At that point, we should spend no time hand-wringing or issuing denunciations. The momentum will, if we allow it, pass back to Johnson. “Corbyn fails” will be the headline, together with even more scare tactics. Johnson will squat in Downing Street. So by 23 October at the latest, Labour needs to be engaged in the formation of a broad, interim coalition headed by a neutral figure. But the key is to limit its lifetime and its scope.

It’s clear what the centrist fantasy consists of: a six-month technocratic government, not just headed by some old-guard figure but substantially staffed by centrists. Alastair Campbell, Jonathan Powell, Sally Morgan et al, stand ready to reoccupy Whitehall, while lifetime non-entities from the Lib Dem backbenches get to hold ministerial red boxes.

Once the referendum is held, and won, they will say: “look, technocratic government is good. And here’s a new centrist party we’ve created to support the interim government, and – by the way – here’s a new, young leader for it to replace the old buffer who held the fort.” Once the money and media operations of the centre right pour in, that new party would act like a magnet to members of the PLP who cannot live with Corbynism.

The strategic task for Labour – once no deal is off the agenda – is to avoid the emergence of a long-term technocratic government and the formation of a Macron-lite centrist party around it. In their own way, the SNP, Plaid and the Greens also have an interest in stopping that.

To do this our MPs may need to enter a coalition headed by a neutral figure that is not Corbyn. But inside that coalition, we must insist that the majority of ministers are Labour, and that they have full access to the intelligence and the levers of power appropriate for their portfolios. 

Corbyn himself would have to be at least deputy prime minister and an overtly political machinery of government change would be needed to recreate an office (akin to John Prescott’s Office of the Deputy Prime Minister) that could employ all the staff currently employed on Short Money working for Corbyn.

The coalition agreement should stipulate that an election will be called before Christmas – either on 28 November or 5 December.
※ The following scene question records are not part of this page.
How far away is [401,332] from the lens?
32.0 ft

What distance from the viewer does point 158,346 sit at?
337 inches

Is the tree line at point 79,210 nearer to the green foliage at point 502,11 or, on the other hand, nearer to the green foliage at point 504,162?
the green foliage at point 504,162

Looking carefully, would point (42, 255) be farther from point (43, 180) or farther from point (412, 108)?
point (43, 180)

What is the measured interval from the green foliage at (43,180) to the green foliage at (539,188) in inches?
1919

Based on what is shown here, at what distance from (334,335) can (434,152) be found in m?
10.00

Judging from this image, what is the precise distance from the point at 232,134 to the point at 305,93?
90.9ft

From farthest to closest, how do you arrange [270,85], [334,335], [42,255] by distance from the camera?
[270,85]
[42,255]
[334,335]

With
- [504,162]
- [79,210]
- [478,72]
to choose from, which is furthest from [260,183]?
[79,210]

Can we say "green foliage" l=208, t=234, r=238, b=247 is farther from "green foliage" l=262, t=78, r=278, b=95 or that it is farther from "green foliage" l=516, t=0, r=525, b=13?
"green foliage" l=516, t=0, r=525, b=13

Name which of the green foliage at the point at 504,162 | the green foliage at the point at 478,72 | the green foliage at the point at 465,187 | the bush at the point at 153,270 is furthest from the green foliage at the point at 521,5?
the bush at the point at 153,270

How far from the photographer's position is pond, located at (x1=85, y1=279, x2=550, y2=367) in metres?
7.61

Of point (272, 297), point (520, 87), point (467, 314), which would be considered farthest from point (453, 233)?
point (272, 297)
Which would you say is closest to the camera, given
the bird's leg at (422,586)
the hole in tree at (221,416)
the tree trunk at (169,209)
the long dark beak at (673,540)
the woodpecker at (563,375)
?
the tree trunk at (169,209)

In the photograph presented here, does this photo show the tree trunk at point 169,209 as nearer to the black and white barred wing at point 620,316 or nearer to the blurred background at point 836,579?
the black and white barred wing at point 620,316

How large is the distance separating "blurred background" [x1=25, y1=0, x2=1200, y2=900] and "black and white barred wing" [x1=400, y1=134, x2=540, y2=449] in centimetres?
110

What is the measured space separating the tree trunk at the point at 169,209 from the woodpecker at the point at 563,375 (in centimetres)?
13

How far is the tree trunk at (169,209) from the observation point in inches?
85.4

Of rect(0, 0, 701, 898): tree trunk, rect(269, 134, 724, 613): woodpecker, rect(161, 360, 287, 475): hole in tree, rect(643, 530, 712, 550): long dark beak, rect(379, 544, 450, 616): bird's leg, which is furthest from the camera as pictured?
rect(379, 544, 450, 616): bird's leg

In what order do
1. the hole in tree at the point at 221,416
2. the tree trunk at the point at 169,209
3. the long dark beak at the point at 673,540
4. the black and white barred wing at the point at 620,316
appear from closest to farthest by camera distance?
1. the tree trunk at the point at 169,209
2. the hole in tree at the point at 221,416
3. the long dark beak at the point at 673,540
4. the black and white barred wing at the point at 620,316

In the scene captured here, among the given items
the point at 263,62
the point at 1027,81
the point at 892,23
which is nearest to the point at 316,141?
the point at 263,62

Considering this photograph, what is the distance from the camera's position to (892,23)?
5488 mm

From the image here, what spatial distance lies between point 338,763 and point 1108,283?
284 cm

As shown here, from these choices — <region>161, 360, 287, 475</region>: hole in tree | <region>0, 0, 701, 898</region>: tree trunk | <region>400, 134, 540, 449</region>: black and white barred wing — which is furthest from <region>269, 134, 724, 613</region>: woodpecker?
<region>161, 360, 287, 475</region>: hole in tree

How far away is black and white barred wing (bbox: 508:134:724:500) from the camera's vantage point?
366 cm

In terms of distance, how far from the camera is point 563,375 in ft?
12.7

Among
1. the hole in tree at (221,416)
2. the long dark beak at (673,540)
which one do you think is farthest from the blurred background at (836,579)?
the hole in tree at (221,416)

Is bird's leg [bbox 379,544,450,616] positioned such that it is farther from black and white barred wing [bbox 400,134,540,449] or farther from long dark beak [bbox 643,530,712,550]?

That is not what the centrists want but, in the flurry of negotiations that will begin after the European Council, there is a way to secure their consent.
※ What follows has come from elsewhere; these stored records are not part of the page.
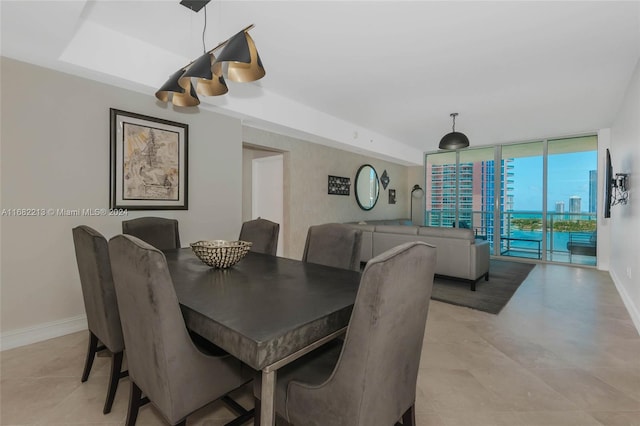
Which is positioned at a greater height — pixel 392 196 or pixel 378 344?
pixel 392 196

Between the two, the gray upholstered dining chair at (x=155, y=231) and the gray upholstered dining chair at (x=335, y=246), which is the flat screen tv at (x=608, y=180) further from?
the gray upholstered dining chair at (x=155, y=231)

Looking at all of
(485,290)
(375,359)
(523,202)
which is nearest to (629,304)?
(485,290)

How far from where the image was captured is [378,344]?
36.8 inches

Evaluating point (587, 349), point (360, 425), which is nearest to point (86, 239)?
point (360, 425)

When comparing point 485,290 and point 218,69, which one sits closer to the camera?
point 218,69

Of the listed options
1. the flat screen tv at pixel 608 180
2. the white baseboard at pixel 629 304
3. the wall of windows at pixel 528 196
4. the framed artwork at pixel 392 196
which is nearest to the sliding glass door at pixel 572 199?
the wall of windows at pixel 528 196

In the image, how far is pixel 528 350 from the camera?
89.7 inches

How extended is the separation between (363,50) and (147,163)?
240 centimetres

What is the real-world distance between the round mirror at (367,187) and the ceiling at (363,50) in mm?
1990

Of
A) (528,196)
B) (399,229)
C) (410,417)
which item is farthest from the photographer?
(528,196)

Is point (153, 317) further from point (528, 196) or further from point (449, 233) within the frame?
point (528, 196)

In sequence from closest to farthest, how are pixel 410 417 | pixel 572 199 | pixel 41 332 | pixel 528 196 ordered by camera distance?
pixel 410 417
pixel 41 332
pixel 572 199
pixel 528 196

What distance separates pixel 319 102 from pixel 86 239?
333 cm

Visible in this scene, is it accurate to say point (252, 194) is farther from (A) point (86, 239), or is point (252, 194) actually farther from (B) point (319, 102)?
(A) point (86, 239)
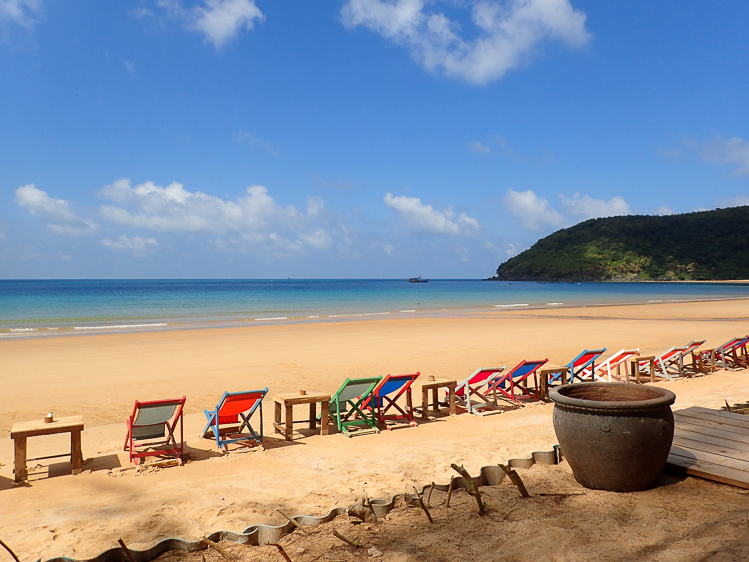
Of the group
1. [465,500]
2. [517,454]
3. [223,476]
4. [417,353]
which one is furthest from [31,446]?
[417,353]

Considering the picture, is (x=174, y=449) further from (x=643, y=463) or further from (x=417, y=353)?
(x=417, y=353)

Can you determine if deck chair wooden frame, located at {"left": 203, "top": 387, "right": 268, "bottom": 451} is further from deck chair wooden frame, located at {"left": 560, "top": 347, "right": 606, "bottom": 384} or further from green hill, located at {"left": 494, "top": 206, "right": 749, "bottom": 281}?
green hill, located at {"left": 494, "top": 206, "right": 749, "bottom": 281}

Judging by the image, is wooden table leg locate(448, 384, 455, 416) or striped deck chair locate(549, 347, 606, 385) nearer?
wooden table leg locate(448, 384, 455, 416)

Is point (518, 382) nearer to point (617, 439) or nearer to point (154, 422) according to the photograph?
point (617, 439)

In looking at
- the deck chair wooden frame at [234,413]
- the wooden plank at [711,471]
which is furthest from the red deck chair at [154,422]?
the wooden plank at [711,471]

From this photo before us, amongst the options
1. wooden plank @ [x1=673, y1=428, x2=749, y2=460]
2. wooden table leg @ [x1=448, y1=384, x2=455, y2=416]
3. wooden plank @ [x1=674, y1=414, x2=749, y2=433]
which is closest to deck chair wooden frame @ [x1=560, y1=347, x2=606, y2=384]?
wooden table leg @ [x1=448, y1=384, x2=455, y2=416]

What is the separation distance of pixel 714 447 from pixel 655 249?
122 m

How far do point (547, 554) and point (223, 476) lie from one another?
10.5ft

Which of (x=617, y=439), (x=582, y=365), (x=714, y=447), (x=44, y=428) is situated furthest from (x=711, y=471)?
(x=44, y=428)

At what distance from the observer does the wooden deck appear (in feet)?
12.4

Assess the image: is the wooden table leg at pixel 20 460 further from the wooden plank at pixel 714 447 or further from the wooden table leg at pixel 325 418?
the wooden plank at pixel 714 447

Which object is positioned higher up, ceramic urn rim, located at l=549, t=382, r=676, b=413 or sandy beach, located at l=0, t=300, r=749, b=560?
ceramic urn rim, located at l=549, t=382, r=676, b=413

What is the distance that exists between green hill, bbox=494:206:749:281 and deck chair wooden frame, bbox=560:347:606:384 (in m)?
110

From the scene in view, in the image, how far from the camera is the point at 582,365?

Next week, MPs should take control of the parliamentary order paper and pass legislation scheduling a definitive Brexit referendum for mid-March 2020. Then, once the interim government is formed, it will be mandated by legislation to begin preparations for that referendum – i.e. naming the date, empowering the Electoral Commission and so on. The Leave option on the ballot paper would be whatever the incoming government can negotiate, with Theresa May’s deal as a fallback – so hard Brexit would be avoided in all circumstances and no deal taken off the agenda.

If Johnson wants to campaign for no deal, then good luck to Conservative candidates on the doorsteps of Bolton West and Swindon South, where Tory-minded swing voters will understand the threat to their livelihoods. If Johnson wants to stop the referendum, he has to win a majority. He would try to make the snap election all about Brexit but every other party – and all impartial media titles – would be obliged to say: for the rest of us, that issue is sorted.
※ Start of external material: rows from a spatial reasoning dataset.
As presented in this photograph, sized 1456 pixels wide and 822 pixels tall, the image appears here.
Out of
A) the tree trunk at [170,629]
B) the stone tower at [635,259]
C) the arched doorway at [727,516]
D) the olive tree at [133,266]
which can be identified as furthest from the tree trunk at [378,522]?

The danger is that the “referendum first” and “election first” factions of anti-Tory MPs are in danger of becoming tribally defined, like the Little-Endians in Gulliver’s Travels. Yet all have an interest in getting Johnson out of Downing Street. If we can’t bounce Grieve and Swinson into backing Corbyn, then a short, Labour-dominated interim government, with enabling legislation for a second referendum already on the statue book, is the best way to achieve this.